→ **Exercise instructions**
In the listing, substitute "kid on scooter" for every "child on scooter" in the lines from the one containing "Amongst the options" through the end of the listing, inclusive, and reproduce only those lines with everything else unchanged. Leave out the pictures.

--------

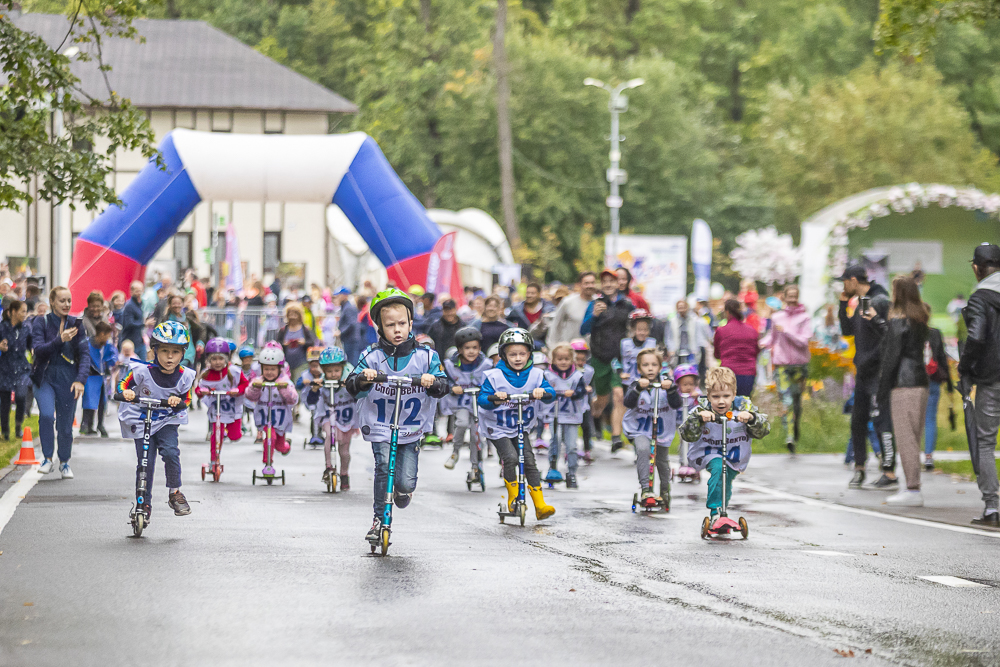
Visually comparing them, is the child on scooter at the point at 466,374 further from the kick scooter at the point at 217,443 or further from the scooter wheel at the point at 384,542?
the scooter wheel at the point at 384,542

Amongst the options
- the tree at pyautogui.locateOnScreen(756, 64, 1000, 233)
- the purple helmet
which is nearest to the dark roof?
the tree at pyautogui.locateOnScreen(756, 64, 1000, 233)

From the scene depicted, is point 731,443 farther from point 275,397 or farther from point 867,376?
point 275,397

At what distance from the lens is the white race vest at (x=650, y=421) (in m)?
13.0

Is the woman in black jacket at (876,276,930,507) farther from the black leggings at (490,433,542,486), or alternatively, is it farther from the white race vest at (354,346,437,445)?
the white race vest at (354,346,437,445)

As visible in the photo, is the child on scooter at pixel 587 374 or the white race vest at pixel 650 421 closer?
the white race vest at pixel 650 421

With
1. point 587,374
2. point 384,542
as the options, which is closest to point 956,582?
point 384,542

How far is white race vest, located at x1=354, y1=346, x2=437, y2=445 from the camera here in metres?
10.1

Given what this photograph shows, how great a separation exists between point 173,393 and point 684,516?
423 centimetres

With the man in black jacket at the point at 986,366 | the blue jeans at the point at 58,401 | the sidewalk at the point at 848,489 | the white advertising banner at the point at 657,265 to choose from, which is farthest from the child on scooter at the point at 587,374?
the white advertising banner at the point at 657,265

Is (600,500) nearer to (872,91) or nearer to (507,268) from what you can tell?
(507,268)

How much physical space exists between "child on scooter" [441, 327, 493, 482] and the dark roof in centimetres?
3866

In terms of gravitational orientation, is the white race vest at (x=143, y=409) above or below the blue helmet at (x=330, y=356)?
below

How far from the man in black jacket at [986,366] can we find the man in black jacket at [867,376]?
8.89ft

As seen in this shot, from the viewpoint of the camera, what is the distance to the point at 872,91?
185ft
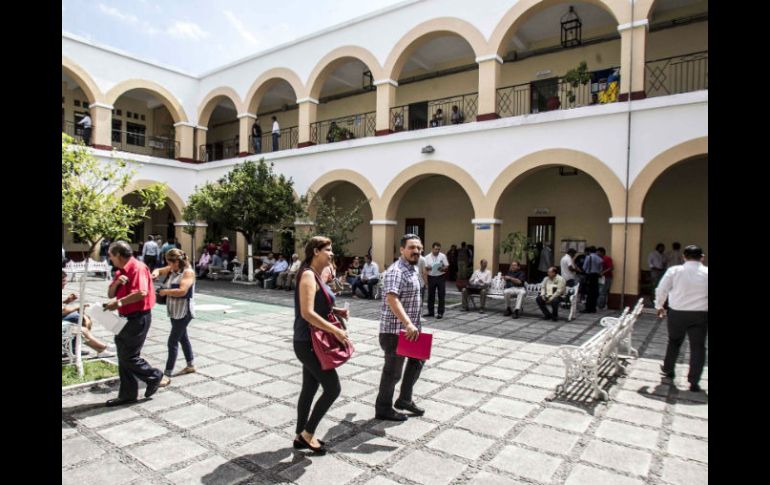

--------

→ **The solution**
Amongst the options
- the tree at pyautogui.locateOnScreen(756, 64, 1000, 233)
- the purple helmet
which is nearest to the dark roof?
the tree at pyautogui.locateOnScreen(756, 64, 1000, 233)

From the scene depicted, is point 731,443 farther from point 275,397 or farther from point 867,376?
point 275,397

At what distance from the lens is the white race vest at (x=650, y=421) (in m)?
13.0

Is the woman in black jacket at (876,276,930,507) farther from the black leggings at (490,433,542,486), or alternatively, is it farther from the white race vest at (354,346,437,445)?
the white race vest at (354,346,437,445)

As visible in the photo, is the kid on scooter at pixel 587 374 or the white race vest at pixel 650 421 closer?
the white race vest at pixel 650 421

With
1. point 587,374
2. point 384,542
as the options, which is closest to point 956,582?
point 384,542

How far is white race vest, located at x1=354, y1=346, x2=437, y2=445 from the camera here in metres?
10.1

Given what this photograph shows, how great a separation exists between point 173,393 and point 684,516?
423 centimetres

With the man in black jacket at the point at 986,366 | the blue jeans at the point at 58,401 | the sidewalk at the point at 848,489 | the white advertising banner at the point at 657,265 to choose from, which is farthest from the kid on scooter at the point at 587,374?
the white advertising banner at the point at 657,265

Is (600,500) nearer to (872,91) or nearer to (507,268) from what you can tell?
(507,268)

How much physical space exists between "kid on scooter" [441, 327, 493, 482] and the dark roof in centimetres?
3866

In terms of gravitational orientation, is the white race vest at (x=143, y=409) above or below the blue helmet at (x=330, y=356)?
below

How far from the man in black jacket at [986,366] can we find the man in black jacket at [867,376]?
8.89ft

As seen in this shot, from the viewpoint of the camera, what is the distance to the point at 872,91?
185ft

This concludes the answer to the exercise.